In the node where the script fails, /var/vcap/sys/log/telemetry-agent-image/post-start.stderr.log
and/or /var/vcap/sys/log/csi-images/post-start.stderr.log
show:
ctr: failed to dial "/var/vcap/sys/run/containerd/containerd.sock": connection error: desc = "transport: error while dialing: dial unix /var/vcap/sys/run/containerd/containerd.sock: connect: connection refused"
All TKGi versions prior to 1.21.0
Sporadic short unavailability of containerd socket will cause telemetry-agent-image and/or csi-images jobs' post-start scripts to fail.
These scripts don't have the necessary logic to tolerate short unavailability of containerd socket.
Other jobs' post-start scripts have retry mechanisms, so they shouldn't be impacted by this.

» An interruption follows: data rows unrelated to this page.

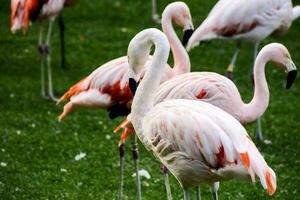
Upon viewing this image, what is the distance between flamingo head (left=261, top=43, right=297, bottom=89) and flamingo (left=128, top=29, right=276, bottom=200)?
113 centimetres

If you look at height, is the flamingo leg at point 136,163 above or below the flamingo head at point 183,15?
below

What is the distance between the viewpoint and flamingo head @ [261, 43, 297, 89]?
20.5 ft

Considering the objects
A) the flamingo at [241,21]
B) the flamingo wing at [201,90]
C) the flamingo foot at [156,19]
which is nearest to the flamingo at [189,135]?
the flamingo wing at [201,90]

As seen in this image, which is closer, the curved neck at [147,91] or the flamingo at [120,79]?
the curved neck at [147,91]

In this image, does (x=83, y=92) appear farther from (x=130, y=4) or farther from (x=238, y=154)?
(x=130, y=4)

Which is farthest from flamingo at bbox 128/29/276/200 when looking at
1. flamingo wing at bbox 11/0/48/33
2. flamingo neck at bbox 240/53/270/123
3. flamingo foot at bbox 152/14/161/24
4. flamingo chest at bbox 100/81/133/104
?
flamingo foot at bbox 152/14/161/24

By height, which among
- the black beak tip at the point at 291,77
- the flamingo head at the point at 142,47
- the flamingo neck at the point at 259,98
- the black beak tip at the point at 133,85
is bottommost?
the flamingo neck at the point at 259,98

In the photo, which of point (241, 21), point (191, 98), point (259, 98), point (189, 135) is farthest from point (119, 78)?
point (241, 21)

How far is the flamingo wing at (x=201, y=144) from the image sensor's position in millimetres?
4992

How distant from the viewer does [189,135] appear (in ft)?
16.9

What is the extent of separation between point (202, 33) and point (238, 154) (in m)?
3.14

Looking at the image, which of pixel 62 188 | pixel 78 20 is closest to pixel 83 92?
pixel 62 188

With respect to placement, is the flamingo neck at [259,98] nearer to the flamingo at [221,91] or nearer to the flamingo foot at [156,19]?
the flamingo at [221,91]

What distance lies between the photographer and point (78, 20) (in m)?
14.4
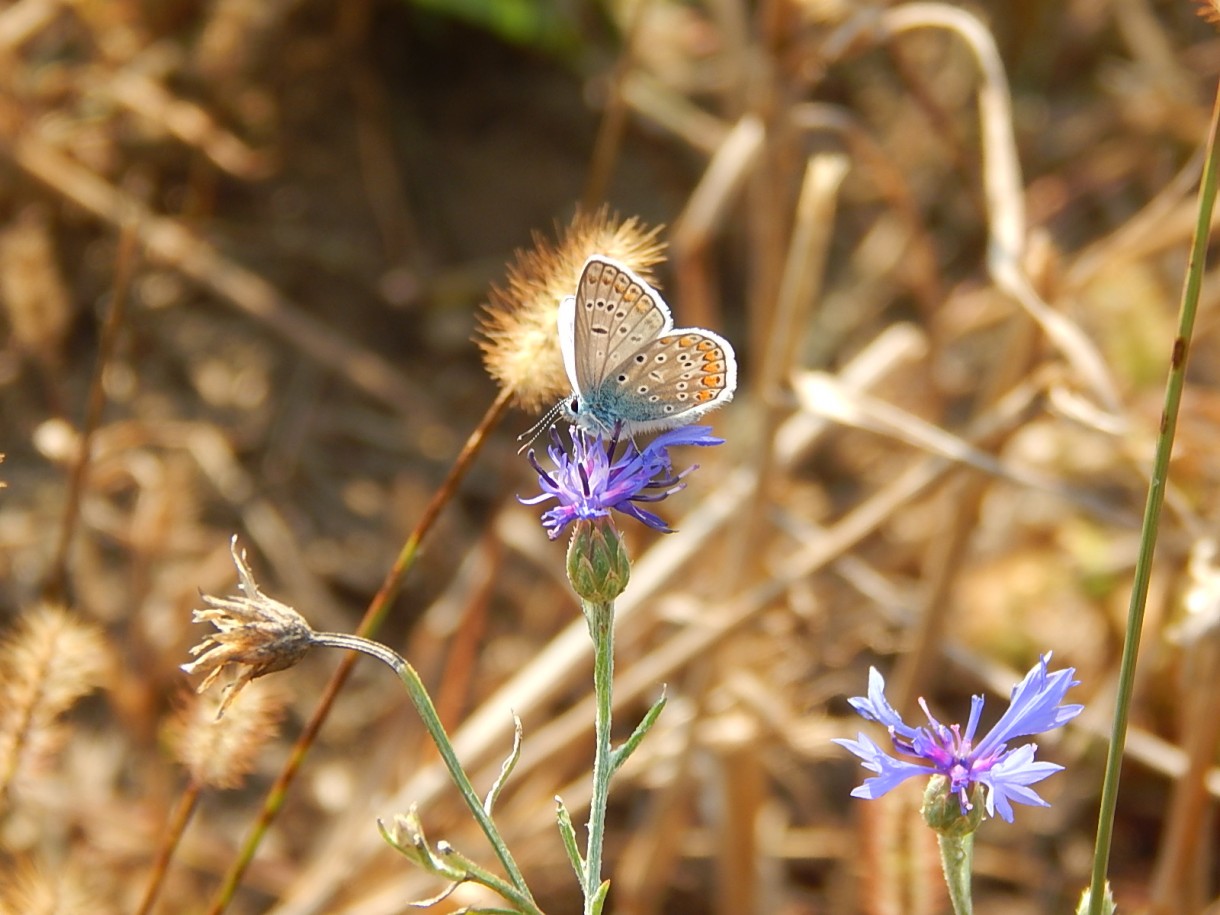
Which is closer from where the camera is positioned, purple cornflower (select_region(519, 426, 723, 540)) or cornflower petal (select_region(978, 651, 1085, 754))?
cornflower petal (select_region(978, 651, 1085, 754))

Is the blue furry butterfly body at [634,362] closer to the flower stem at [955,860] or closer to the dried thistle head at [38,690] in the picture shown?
the flower stem at [955,860]

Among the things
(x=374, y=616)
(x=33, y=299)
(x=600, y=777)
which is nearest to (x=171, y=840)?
(x=374, y=616)

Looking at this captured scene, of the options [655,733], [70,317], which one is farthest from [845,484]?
[70,317]

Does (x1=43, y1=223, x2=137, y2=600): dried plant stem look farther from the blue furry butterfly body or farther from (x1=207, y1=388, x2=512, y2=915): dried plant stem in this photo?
the blue furry butterfly body

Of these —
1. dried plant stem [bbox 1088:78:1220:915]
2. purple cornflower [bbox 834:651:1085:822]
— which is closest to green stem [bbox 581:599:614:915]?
purple cornflower [bbox 834:651:1085:822]

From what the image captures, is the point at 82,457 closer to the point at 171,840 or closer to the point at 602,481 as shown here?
the point at 171,840

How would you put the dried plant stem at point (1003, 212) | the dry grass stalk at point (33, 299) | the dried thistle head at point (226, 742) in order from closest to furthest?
the dried thistle head at point (226, 742)
the dried plant stem at point (1003, 212)
the dry grass stalk at point (33, 299)

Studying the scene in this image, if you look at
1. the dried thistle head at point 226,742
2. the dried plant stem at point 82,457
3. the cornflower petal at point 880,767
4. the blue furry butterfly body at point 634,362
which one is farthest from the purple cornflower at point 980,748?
the dried plant stem at point 82,457
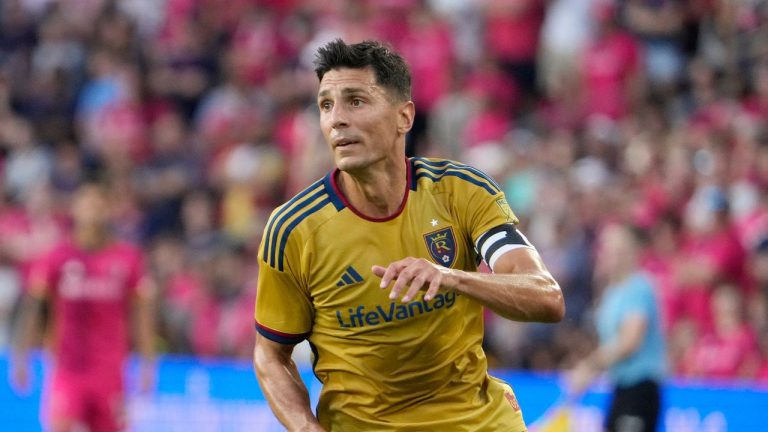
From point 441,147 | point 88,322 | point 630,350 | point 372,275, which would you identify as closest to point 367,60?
point 372,275

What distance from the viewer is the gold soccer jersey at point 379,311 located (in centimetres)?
505

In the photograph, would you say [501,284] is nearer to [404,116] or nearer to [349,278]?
[349,278]

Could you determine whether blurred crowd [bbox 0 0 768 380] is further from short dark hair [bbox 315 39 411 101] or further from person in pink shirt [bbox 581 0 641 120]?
short dark hair [bbox 315 39 411 101]

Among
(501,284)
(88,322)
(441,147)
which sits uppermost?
(441,147)

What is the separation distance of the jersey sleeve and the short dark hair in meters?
0.68

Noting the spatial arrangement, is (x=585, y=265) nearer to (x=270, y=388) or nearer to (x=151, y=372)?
(x=151, y=372)

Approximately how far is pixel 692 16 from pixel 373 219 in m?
9.35

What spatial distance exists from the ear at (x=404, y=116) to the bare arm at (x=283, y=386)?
928 mm

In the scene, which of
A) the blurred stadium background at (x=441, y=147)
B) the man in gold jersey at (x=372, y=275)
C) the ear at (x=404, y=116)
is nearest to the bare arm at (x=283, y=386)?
the man in gold jersey at (x=372, y=275)

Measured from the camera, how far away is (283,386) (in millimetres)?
5059

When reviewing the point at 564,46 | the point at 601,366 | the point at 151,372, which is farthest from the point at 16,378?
the point at 564,46

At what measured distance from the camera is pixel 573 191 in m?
12.6

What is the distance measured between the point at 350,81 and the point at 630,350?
493 centimetres

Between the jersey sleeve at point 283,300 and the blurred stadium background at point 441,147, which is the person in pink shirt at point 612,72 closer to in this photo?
the blurred stadium background at point 441,147
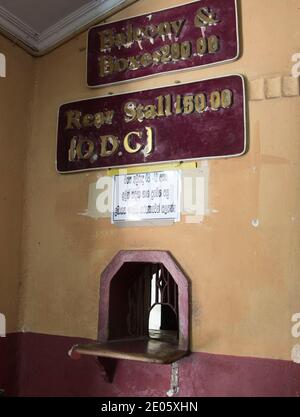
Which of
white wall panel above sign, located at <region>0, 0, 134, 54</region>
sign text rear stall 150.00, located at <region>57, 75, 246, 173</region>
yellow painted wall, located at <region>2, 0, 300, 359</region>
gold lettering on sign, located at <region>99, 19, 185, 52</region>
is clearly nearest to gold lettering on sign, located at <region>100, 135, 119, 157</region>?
sign text rear stall 150.00, located at <region>57, 75, 246, 173</region>

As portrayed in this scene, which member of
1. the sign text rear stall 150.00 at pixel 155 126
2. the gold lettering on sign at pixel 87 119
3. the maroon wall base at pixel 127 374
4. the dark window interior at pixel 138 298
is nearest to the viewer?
the maroon wall base at pixel 127 374

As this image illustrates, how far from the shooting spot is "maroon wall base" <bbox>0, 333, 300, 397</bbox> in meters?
1.41

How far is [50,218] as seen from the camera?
191cm

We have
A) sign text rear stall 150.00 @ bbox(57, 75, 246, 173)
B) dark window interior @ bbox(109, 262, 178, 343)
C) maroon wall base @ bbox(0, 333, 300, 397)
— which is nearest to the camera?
maroon wall base @ bbox(0, 333, 300, 397)

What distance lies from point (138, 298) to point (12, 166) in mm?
817

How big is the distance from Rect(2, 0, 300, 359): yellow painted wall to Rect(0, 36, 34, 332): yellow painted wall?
83mm

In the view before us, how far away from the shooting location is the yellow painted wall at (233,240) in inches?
57.0

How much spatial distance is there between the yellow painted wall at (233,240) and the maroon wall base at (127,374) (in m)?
0.05

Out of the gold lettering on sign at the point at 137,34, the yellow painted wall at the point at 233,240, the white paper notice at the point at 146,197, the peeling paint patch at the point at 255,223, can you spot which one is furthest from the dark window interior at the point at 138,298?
the gold lettering on sign at the point at 137,34

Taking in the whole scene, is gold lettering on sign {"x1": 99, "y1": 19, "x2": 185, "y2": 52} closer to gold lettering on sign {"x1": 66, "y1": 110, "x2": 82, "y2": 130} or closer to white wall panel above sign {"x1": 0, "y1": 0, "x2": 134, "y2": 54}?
white wall panel above sign {"x1": 0, "y1": 0, "x2": 134, "y2": 54}

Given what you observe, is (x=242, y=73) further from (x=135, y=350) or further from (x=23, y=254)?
(x=23, y=254)

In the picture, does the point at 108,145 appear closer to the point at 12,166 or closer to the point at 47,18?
the point at 12,166

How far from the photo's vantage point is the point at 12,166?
74.9 inches

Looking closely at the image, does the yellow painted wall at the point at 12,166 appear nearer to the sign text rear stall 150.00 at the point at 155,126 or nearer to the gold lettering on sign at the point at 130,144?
the sign text rear stall 150.00 at the point at 155,126
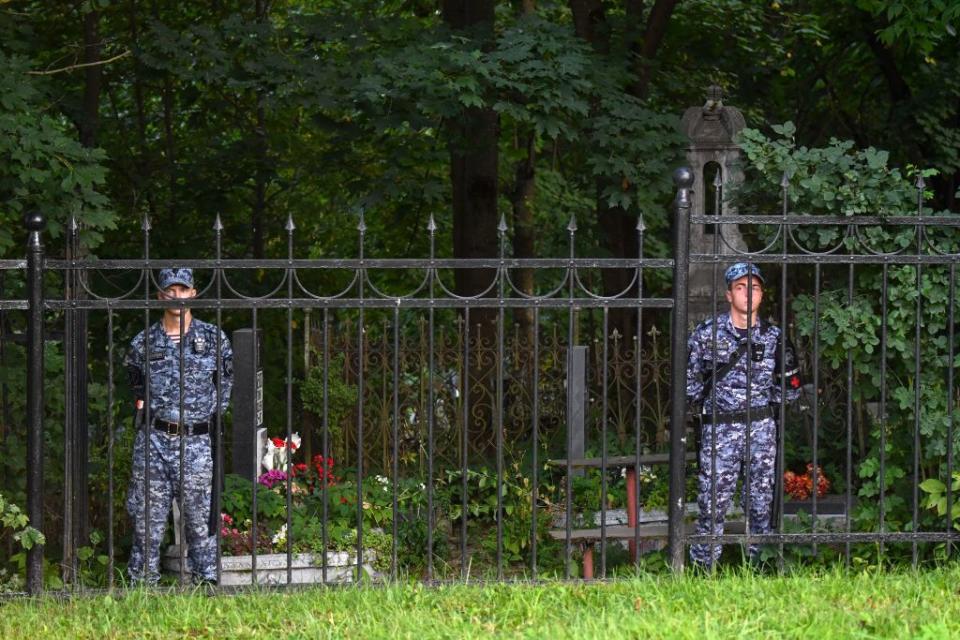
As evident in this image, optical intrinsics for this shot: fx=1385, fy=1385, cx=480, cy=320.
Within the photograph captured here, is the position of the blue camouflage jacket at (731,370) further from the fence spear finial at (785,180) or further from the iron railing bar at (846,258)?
the fence spear finial at (785,180)

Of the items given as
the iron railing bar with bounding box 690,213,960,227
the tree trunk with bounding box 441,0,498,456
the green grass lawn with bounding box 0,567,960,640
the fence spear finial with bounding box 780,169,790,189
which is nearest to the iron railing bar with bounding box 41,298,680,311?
the iron railing bar with bounding box 690,213,960,227

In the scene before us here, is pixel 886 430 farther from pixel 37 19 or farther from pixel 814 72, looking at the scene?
pixel 814 72

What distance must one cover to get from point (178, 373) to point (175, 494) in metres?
0.73

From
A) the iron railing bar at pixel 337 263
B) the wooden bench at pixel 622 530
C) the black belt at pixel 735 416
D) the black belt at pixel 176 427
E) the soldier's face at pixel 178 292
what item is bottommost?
the wooden bench at pixel 622 530

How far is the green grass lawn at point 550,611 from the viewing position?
19.1 feet

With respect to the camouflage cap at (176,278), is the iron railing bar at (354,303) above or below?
below

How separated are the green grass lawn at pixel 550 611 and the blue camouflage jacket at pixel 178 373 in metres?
1.31

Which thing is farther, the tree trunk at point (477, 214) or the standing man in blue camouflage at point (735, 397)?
the tree trunk at point (477, 214)

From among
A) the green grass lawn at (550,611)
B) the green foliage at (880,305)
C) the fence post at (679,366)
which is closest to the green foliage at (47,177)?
the green grass lawn at (550,611)

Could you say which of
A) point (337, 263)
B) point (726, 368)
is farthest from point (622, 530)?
point (337, 263)

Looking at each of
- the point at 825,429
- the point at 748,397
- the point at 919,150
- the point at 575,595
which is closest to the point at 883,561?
the point at 748,397

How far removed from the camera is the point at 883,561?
744 cm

# bosh -d <deployment-id> ssh <node-id>
# sudo -i
# find / -name "post-start" | grep telemetry
# find / -name "post-start" | grep csi
# /var/vcap/data/jobs/telemetry-agent-image/<id>/bin/post-start
# /var/vcap/data/jobs/csi-images/<id>/bin/post-start
# find / -name "post-start" | grep telemetry
/var/vcap/data/jobs/telemetry-agent-image/00c1dfb4a48f26dd0e333c92c7b245bcf86f1d05/bin/post-start
# find / -name "post-start" | grep csi
/var/vcap/data/jobs/csi-images/e910669941d80c9a5877d40409def0e2f1c85783/bin/post-start
# /var/vcap/data/jobs/telemetry-agent-image/00c1dfb4a48f26dd0e333c92c7b245bcf86f1d05/bin/post-start
[Mon Jan 6 02:46:51 PM UTC 2025] Loading cached container: /var/vcap/packages/telemetry-agent-image/pkstelemetrybot_telemetry-agent:65db853.tar
unpacking docker.io/pkstelemetrybot/telemetry-agent:latest (sha256:2043771f05caab18ce35214052d6e3eafb334d1858aa5ed4afad2b1785179dba)...done
[Mon Jan 6 02:46:54 PM UTC 2025] Successfully loaded container: /var/vcap/packages/telemetry-agent-image/pkstelemetrybot_telemetry-agent:65db853.tar
# /var/vcap/data/jobs/csi-images/e910669941d80c9a5877d40409def0e2f1c85783/bin/post-start
[Mon Jan 6 02:47:52 PM UTC 2025] Loading cached image: /var/vcap/packages/csi/container-images/gcr.io_cloud-provider-vsphere_csi_release_syncer:v3.1.2.tar
unpacking gcr.io/cloud-provider-vsphere/csi/release/syncer:v3.1.2 (sha256:1c7d2ac07bfb6c95dba26d0ea8133ae9c9a38ba48be132811105f08035e0203e)...done
[Mon Jan 6 02:47:54 PM UTC 2025] Successfully loaded image: /var/vcap/packages/csi/container-images/gcr.io_cloud-provider-vsphere_csi_release_syncer:v3.1.2.tar
[Mon Jan 6 02:47:54 PM UTC 2025] Loading cached image: /var/vcap/packages/csi/container-images/gcr.io_k8s-staging-sig-storage_snapshot-controller:v6.2.2.tar
unpacking gcr.io/k8s-staging-sig-storage/snapshot-controller:v6.2.2 (sha256:71500f91ddc8e2c6abd1019bdc06eaf3fde9f072376cffd3d78bdc95aaf49a60)...done
[Mon Jan 6 02:47:55 PM UTC 2025] Successfully loaded image: /var/vcap/packages/csi/container-images/gcr.io_k8s-staging-sig-storage_snapshot-controller:v6.2.2.tar
[Mon Jan 6 02:47:55 PM UTC 2025] Loading cached image: /var/vcap/packages/csi/container-images/registry.k8s.io_sig-storage_snapshot-validation-webhook:v6.2.2.tar
unpacking registry.k8s.io/sig-storage/snapshot-validation-webhook:v6.2.2 (sha256:92bca6a86fcb9bd2e9751f8c562f1cde3b573e0c117f65eb355e0633de9914bc)...done
[Mon Jan 6 02:47:56 PM UTC 2025] Successfully loaded image: /var/vcap/packages/csi/container-images/registry.k8s.io_sig-storage_snapshot-validation-webhook:v6.2.2.tar
telemetry-agent-image and csi-images post-start scripts improvements will be included in TKGi 1.21.0.